▸ Brano da leggere

========================================

Maria Cristina parla delle gioie e delle sofferenze dei fratelli e delle sorelle; ci dice quanto abbiano bisogno di aiuto e di sostegno.
Cogliamo l’occasione per ricordare ai fratelli e sorelle di persone con handicap, di scrivere a Ombre e Luci le loro pene, i disagi, le sofferenze, senza riguardo e paura (si possono usare pseudomini, o scrivere lettere personali da non pubblicare).

Agnese è la mia «sorellina». È una ragazza Down: ha sedici anni, io ne ho ventiquattro. Non ho altre sorelle o fratelli. Divoro Ombre e Luci. Spesso le lettere e gli articoli sono scritti da genitori e io mi dico che anche noi, fratelli e sorelle, abbiamo la nostra parte.
Quando nasce un bambino con handicap, bisognerebbe pensare a tutti quelli che gli sono vicino. Mi pare che la vostra rivista non ci presti abbastanza attenzione. Si pensa soprattutto ai genitori; hanno così bisogno di sostegno: la loro vita è sconvolta… ma non dimentichiamo fratelli o sorelle, inquieti, smarriti, soli…

All’inizio è stato facile

Per me, all’inizio, è stato facile accettare mia sorella. Da otto anni aspettavo che arrivasse una sorellina, la desideravo e la sua nascita è stata una grande gioia. Poco alla volta mi hanno spiegato che non era come io speravo, come la sognavo. Vorrei insistere sul fatto che quando il bambino con handicap è piccolo i problemi sono minori, dal punto di vista sociale, intendo. Quando leggo o sento che ci sono persone che hanno adottato un bambino Down e perfino due, che tutti sono felici, i fratelli e sorelle entusiasti, mi dico: «Che bella cosa!» ma ho paura per il futuro.

========================================

▸ Compiti
1 – Ripeti parola per parola il passo della testimonianza su Agnese che inizia con "Agnese è la" e finisce con "la nostra parte.".
2 – Secondo la testimonianza su Agnese, da quanti anni chi scrive aspettava l'arrivo di una sorellina?
3 – Nella testimonianza su Agnese, quali tre cose i fratelli e le sorelle di persone con handicap vengono invitati a scrivere a Ombre e Luci? Elencale tutte.

[Record tratti da una raccolta di dati]
========================================

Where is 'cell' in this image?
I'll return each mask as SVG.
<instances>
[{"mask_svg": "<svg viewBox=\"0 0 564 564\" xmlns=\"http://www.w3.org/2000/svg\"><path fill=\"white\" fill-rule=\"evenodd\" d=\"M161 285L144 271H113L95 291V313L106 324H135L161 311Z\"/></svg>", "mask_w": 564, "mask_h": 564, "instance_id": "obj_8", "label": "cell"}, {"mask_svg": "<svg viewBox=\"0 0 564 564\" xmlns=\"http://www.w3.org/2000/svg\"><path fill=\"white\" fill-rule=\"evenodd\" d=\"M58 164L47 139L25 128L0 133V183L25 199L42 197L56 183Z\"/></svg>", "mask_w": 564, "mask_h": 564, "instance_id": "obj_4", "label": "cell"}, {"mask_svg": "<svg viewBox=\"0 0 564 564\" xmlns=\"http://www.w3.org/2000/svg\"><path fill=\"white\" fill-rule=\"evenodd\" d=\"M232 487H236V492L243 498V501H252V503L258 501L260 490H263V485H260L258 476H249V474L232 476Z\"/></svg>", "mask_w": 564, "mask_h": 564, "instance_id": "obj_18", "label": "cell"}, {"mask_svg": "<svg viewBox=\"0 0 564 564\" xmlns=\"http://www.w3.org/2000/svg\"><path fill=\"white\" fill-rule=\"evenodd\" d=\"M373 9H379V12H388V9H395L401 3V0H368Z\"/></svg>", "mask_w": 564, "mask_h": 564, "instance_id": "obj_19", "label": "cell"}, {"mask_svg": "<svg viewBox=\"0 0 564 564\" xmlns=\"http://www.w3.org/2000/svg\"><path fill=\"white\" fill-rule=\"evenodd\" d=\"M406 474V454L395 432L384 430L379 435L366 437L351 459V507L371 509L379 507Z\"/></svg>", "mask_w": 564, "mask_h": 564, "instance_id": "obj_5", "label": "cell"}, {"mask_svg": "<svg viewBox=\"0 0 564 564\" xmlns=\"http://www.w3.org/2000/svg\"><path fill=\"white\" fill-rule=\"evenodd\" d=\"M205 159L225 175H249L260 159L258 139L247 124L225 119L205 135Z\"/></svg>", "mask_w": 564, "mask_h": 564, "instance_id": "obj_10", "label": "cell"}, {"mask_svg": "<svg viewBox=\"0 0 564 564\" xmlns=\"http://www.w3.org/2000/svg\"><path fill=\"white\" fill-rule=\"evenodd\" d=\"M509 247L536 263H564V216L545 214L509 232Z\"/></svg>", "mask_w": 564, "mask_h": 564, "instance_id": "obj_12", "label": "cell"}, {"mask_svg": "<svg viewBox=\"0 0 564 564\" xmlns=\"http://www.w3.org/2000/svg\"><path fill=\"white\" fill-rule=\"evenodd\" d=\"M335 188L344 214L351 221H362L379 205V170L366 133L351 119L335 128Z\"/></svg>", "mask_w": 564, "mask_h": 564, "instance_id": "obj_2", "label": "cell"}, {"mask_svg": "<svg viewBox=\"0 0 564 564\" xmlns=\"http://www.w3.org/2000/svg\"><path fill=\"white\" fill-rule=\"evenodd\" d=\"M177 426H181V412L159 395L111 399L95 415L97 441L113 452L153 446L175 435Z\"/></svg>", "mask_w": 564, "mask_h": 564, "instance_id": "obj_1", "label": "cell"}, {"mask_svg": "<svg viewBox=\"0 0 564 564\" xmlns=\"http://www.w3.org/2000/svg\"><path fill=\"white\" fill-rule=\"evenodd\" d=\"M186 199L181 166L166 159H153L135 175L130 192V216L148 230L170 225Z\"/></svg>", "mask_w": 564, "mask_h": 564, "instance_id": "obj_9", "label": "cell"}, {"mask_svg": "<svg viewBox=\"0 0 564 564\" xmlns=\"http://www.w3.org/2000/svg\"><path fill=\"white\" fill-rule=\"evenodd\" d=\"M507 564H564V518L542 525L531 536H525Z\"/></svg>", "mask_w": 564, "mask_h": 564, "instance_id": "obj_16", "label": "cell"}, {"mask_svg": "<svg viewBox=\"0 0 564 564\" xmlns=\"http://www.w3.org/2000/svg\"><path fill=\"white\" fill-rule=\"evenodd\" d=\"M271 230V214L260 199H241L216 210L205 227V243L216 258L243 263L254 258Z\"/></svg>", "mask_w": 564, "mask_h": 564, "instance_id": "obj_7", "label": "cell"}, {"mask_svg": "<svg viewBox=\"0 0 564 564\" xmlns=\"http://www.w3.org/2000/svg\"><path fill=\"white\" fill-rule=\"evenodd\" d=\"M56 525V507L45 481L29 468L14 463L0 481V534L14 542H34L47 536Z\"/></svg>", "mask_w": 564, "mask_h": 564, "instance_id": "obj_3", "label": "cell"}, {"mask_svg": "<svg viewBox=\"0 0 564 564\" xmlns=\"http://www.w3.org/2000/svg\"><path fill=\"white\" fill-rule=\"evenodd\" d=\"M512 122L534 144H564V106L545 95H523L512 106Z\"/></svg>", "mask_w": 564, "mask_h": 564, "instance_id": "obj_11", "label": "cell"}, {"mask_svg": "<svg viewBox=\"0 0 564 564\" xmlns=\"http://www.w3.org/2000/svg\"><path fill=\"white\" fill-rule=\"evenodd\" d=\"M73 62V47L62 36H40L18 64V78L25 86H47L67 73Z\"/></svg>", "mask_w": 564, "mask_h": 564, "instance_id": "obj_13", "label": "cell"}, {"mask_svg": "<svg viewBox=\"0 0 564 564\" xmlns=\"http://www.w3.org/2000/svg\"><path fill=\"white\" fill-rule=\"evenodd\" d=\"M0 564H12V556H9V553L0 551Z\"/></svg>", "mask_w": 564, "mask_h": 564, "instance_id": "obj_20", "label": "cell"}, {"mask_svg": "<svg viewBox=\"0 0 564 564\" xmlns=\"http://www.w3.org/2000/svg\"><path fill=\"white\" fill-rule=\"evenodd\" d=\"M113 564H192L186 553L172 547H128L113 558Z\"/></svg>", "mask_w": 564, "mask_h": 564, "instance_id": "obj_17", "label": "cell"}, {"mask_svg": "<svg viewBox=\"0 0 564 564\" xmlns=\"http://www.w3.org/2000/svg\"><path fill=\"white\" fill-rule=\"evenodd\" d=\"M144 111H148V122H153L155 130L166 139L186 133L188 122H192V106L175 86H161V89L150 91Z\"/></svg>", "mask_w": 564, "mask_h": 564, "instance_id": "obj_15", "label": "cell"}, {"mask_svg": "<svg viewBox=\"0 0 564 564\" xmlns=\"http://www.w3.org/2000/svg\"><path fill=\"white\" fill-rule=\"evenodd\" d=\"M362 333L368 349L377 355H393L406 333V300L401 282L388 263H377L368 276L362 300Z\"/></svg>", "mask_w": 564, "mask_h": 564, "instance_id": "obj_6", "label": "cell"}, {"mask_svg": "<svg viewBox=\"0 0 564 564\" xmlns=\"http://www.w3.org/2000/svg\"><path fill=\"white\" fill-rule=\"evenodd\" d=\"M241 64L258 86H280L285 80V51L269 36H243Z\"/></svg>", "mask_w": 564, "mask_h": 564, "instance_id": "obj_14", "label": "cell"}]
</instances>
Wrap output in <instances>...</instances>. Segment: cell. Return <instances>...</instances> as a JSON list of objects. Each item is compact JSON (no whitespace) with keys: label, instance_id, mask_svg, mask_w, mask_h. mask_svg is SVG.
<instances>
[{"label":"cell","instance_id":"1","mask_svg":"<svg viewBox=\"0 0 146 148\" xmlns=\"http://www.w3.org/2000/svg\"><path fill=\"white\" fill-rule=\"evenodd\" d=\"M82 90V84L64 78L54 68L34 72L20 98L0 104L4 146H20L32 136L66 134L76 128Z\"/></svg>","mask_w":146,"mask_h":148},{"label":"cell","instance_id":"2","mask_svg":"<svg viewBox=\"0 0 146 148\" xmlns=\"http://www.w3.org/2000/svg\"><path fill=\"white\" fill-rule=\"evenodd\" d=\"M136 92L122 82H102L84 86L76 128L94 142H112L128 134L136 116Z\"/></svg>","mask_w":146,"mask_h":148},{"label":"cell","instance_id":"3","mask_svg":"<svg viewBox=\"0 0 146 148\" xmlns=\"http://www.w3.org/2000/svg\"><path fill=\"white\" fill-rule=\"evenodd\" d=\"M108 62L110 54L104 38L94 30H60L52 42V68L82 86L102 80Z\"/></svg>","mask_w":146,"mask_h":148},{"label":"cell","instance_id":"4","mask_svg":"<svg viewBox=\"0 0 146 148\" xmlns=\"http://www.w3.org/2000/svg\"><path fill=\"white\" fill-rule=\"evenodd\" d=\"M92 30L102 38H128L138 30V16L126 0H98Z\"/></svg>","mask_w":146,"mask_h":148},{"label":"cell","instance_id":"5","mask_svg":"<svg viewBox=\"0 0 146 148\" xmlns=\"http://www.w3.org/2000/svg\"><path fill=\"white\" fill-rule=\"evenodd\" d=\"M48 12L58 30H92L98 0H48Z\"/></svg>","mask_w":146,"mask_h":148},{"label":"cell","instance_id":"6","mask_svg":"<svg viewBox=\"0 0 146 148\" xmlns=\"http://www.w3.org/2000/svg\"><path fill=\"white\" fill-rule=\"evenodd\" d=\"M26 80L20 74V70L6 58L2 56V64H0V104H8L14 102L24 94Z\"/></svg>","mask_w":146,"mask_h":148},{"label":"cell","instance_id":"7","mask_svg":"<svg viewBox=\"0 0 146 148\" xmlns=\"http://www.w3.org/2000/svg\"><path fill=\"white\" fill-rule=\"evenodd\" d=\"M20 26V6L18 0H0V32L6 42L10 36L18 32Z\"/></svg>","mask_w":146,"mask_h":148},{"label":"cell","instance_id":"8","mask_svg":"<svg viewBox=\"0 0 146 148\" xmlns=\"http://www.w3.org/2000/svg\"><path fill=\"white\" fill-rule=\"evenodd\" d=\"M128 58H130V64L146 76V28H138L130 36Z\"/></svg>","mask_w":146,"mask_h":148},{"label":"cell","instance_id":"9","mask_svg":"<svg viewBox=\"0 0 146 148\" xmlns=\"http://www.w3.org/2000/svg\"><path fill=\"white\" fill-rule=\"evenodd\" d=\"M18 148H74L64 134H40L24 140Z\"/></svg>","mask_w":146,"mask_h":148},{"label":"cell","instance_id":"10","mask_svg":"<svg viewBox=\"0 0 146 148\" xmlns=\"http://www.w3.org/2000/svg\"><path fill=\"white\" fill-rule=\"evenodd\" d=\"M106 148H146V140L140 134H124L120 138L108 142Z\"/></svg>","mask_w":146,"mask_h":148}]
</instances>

========================================

▸ Risposte in ordine
1 –
Agnese è la mia «sorellina». È una ragazza Down: ha sedici anni, io ne ho ventiquattro. Non ho altre sorelle o fratelli. Divoro Ombre e Luci. Spesso le lettere e gli articoli sono scritti da genitori e io mi dico che anche noi, fratelli e sorelle, abbiamo la nostra parte.

2 – Da otto anni.

3 – Le loro pene, i disagi, le sofferenze.